We got to the top and the sun's status looked like this. So we waited. The wind was blowing like some kind of crazy-wind. I tried my best not to freeze. There was a platform of sorts at the base of the statues. I used that as a windbreak. It actually worked really well.
That's Emre the guide with the scarf around his head. I heard later that on a high school trip to Nemrut a few years ago, he actually got pneumonia and spent quite a while near death. Well, this time he was no better prepared. He actually had to borrow that scarf and the jacket he's wearing from the guy who was working at the cafe below. Anyhow, our people are mixed in with some others. In addition to us, there were Spanish, Japanese and, of course, Turks, who were having a better time than anyone.
The sun took its damn sweet time.
Come on, you lousy medium-sized, main-stage star! I'm really cold!
Is it a sunrise yet? No.
Almost there! Still freezing.
Ah, there we go! What followed was a complete photographic phrenzy.
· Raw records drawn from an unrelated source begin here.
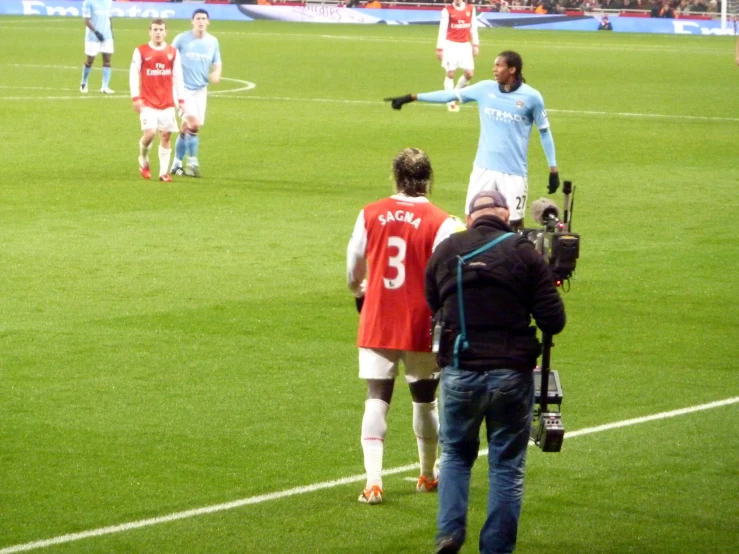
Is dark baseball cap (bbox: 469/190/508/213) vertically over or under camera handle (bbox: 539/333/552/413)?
over

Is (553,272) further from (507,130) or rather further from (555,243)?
(507,130)

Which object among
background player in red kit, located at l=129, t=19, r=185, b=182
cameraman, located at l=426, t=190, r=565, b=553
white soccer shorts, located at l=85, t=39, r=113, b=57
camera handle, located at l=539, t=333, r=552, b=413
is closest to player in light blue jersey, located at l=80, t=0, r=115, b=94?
white soccer shorts, located at l=85, t=39, r=113, b=57

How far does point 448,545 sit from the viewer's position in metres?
6.82

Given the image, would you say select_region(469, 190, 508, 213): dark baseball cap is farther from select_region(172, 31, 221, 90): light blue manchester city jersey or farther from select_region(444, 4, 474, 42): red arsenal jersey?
select_region(444, 4, 474, 42): red arsenal jersey

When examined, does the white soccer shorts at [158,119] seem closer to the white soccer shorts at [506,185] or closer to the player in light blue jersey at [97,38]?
the white soccer shorts at [506,185]

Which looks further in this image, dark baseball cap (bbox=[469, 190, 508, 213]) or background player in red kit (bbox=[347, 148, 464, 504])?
background player in red kit (bbox=[347, 148, 464, 504])

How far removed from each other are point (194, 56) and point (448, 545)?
15060 mm

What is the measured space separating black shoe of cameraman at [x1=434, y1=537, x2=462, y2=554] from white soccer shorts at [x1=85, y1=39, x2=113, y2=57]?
2702 centimetres

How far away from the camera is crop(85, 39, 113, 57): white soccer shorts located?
32.4 metres

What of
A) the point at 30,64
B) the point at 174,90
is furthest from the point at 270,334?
the point at 30,64

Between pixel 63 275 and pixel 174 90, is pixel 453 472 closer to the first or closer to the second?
pixel 63 275

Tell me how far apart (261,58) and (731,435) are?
34219 mm

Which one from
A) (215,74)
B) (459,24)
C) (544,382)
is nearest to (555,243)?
(544,382)

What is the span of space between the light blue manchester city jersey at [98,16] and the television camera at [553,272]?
88.1ft
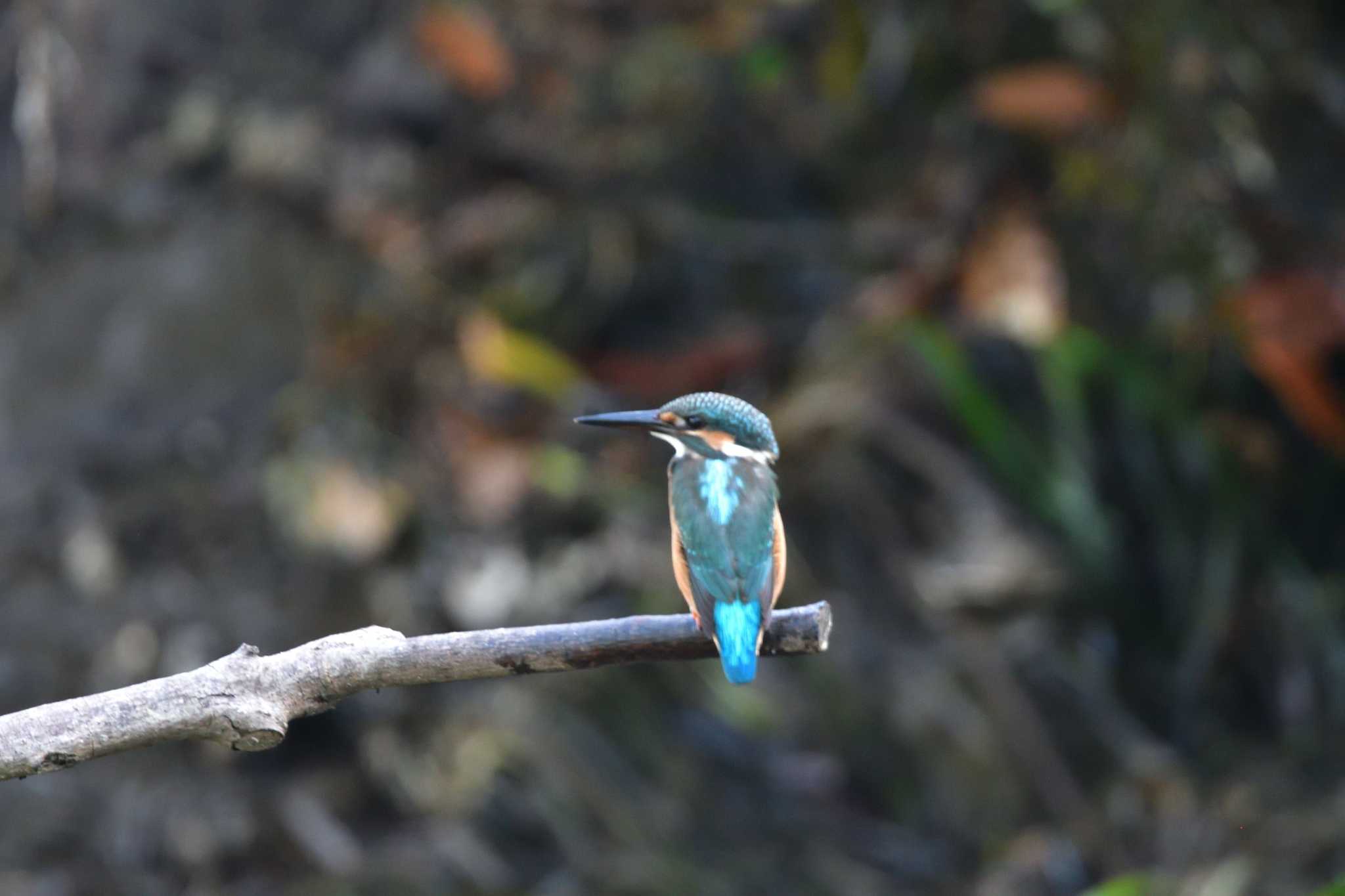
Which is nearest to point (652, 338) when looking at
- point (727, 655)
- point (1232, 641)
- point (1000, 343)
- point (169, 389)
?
point (1000, 343)

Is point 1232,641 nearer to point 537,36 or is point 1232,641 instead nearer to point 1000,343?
point 1000,343

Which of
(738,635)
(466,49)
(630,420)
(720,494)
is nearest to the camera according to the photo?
(738,635)

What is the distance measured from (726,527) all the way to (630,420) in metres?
0.22

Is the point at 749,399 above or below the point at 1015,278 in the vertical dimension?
below

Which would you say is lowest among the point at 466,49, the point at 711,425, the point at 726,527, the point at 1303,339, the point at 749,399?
the point at 749,399

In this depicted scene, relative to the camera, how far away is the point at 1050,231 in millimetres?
5246

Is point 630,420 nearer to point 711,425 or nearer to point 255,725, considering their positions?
point 711,425

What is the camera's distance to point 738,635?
2.08 metres

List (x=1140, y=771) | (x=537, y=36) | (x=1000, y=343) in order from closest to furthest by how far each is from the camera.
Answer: (x=1140, y=771) < (x=1000, y=343) < (x=537, y=36)

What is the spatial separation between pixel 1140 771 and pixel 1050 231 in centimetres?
184

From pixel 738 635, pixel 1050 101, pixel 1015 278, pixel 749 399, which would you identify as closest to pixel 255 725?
pixel 738 635

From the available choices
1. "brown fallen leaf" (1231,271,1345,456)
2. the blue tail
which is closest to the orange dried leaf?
"brown fallen leaf" (1231,271,1345,456)

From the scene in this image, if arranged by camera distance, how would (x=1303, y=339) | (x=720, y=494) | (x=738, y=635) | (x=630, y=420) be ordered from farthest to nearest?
1. (x=1303, y=339)
2. (x=720, y=494)
3. (x=630, y=420)
4. (x=738, y=635)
This is why I came on the trip - for the heads.
They're all over the place. This one is either Zeus or Hercules. I could never tell them apart.
They once were on these bodies, but time would not allow that.
More heads; gods, eagles, all the important stuff.
At this point, it's worth saying that this is one of the greatest places on earth. Seriously, it is. Despite the wind and the cold and the hike and the sweating, it should be on everybody's bucket list. Just go when it's warmer.
Here is our handsome group. There's me in the shorts. Look at how much better prepared everyone except Emre is.
OK, so Antiochos had all those statues built to greet the rising sun, but he wasn't done. Oh no! He had an identical set built on the west side of the mountain to bid farewell to the setting sun. So more heads! Oh, and the thing that looks like a slag heap in the background is Antiochos' burial mound. It added another 200 ft. or so to the mountain's height and it's never been excavated.
More west heads!
OK, there's me. The backwards hat is not to alert you to my 'tude. No, the wind was blowing so hard that I would have lost it had I been wearing it frontwards.
West heads again!
Oh, and here's a bas relief of Antiochos doing something important.
The west heads have a great view!
I have no idea how long I was up there, but like all things, this wonderful experience came to an end. We headed down the path. The descent was much easier than the climb.
And here's the sun once again.
We met up and had tea at the cafe. My tea had a fly in it. I was feeling kind of dazed by the whole experience. But the day was just beginning. And soon things would get very bad for me.